Nontuberculous mycobacteria in patients with cystic fibrosis.

Author information

1
Critical Care Medicine Department, National Institutes of Health, Bethesda, MD 20892-1662, USA. Janice.leung@nih.gov

Abstract

As a result of their underlying lung disease, patients with cystic fibrosis (CF) have a higher risk of developing nontuberculous mycobacteria (NTM) infections compared with the general population. Although NTM may be present intermittently in low amounts in the airways of CF patients without an apparent clinical effect, progressive respiratory decline due to NTM disease may also occur. Identifying this latter group of patients can be challenging for clinicians because the usual symptoms exhibited by infected individuals without CF may be difficult to distinguish from the baseline respiratory dysfunction of a patient with CF. The distinction, however, is of utmost importance because those patients with clinical worsening may benefit considerably from antimycobacterial treatment.
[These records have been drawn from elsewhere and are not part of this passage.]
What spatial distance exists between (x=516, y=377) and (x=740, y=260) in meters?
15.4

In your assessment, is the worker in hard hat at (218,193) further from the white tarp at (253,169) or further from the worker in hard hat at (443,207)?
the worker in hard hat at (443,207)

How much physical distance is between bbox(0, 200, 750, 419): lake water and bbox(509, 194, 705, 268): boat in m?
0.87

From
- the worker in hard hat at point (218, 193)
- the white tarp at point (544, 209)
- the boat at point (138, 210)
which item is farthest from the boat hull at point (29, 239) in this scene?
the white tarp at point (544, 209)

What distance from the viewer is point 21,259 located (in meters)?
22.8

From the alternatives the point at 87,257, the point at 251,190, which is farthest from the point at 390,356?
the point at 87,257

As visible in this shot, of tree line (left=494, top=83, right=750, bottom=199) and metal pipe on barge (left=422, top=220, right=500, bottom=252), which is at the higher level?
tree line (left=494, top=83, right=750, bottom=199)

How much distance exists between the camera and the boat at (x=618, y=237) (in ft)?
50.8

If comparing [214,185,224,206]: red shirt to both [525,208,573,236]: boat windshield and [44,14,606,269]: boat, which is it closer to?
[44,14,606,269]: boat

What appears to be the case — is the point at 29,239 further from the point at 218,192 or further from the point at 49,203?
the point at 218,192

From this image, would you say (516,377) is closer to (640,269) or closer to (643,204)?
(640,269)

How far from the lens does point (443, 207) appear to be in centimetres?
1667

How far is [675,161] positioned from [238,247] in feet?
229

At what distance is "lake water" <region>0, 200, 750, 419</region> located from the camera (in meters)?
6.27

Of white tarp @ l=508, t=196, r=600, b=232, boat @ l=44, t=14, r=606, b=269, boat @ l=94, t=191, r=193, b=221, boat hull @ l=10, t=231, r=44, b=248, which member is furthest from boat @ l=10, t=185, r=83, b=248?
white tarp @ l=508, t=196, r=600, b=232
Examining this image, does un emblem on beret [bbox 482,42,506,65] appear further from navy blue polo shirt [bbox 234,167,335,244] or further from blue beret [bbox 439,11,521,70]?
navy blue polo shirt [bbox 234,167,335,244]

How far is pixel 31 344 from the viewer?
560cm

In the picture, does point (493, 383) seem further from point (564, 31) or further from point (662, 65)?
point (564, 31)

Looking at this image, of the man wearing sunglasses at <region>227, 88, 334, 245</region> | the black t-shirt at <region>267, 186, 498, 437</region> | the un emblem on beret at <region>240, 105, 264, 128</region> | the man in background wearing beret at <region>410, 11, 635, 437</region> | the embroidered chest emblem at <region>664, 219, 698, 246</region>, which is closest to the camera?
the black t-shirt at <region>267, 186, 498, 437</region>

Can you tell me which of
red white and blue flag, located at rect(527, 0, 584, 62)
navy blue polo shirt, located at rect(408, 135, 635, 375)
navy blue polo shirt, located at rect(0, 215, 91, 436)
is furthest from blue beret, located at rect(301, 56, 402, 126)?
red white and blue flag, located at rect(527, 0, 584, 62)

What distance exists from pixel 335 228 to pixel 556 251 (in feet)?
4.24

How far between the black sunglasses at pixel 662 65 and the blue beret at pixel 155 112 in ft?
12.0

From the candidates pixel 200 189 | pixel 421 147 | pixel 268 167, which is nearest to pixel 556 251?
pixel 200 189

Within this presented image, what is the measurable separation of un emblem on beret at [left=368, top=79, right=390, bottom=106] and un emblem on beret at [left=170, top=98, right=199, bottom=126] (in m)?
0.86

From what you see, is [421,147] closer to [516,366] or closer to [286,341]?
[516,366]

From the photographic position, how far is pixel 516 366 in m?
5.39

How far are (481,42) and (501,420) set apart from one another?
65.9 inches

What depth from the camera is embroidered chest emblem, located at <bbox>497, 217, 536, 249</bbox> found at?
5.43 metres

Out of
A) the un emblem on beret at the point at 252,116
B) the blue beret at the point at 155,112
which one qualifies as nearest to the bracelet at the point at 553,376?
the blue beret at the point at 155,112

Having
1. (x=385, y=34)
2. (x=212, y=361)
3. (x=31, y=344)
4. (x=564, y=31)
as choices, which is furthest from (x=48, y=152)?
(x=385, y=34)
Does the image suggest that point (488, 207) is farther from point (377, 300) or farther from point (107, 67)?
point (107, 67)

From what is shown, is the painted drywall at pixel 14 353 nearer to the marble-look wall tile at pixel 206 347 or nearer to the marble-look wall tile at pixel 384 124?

For CF patients under evaluation for lung transplantation, NTM can play a critical role in determining overall outcomes, and treatment in the pre- and post-transplant period may be vital to success. A general approach to NTM in CF thus involves surveillance to detect NTM, careful monitoring for associated clinical decline, and consideration of treatment given for those with an otherwise unexplained deterioration. In this review, the epidemiology and clinical course of NTM in CF is described with an algorithm for management proposed.

PMID:
23460012
DOI:
10.1055/s-0033-1333574
[Indexed for MEDLINE]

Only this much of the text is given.